Honestly, Apple seems to be on the right track here. DDR5 is slower than GDDR6, but you can scale the amount of RAM far higher simply by swapping out the density.
give me 48gb with reasonable power consumption so I can dev locally and I will buy it in a heartbeat. Anyone that is fine-tuning would want a setup like that to test things before pushing to real GPUs. And in reality if you can fine-tune on a card like that in two days instead of a few hours it would totally be worth it.

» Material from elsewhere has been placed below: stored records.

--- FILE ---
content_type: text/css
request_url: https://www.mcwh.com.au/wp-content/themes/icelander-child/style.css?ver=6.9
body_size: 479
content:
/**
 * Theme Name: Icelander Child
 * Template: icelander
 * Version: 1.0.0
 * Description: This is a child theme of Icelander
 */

The bigger point here is to ask why they aren't designing that in from the start. Same with AMD. RAM has been stalled and is critical. Start focusing on allowing a lot more of it, even at the cost of performance, and you have a real product. I have a 12GB 3060 as my dev box and the big limiter for it is RAM, not cuda cores. If it had 48GB but the same number of cores then I would be very happy with it, especially if it was power efficient.
Because designing a low end GPU with a very wide memory interface isn't useful for gaming, and that is where the vast majority of non-datacenter discrete GPU sales are right now.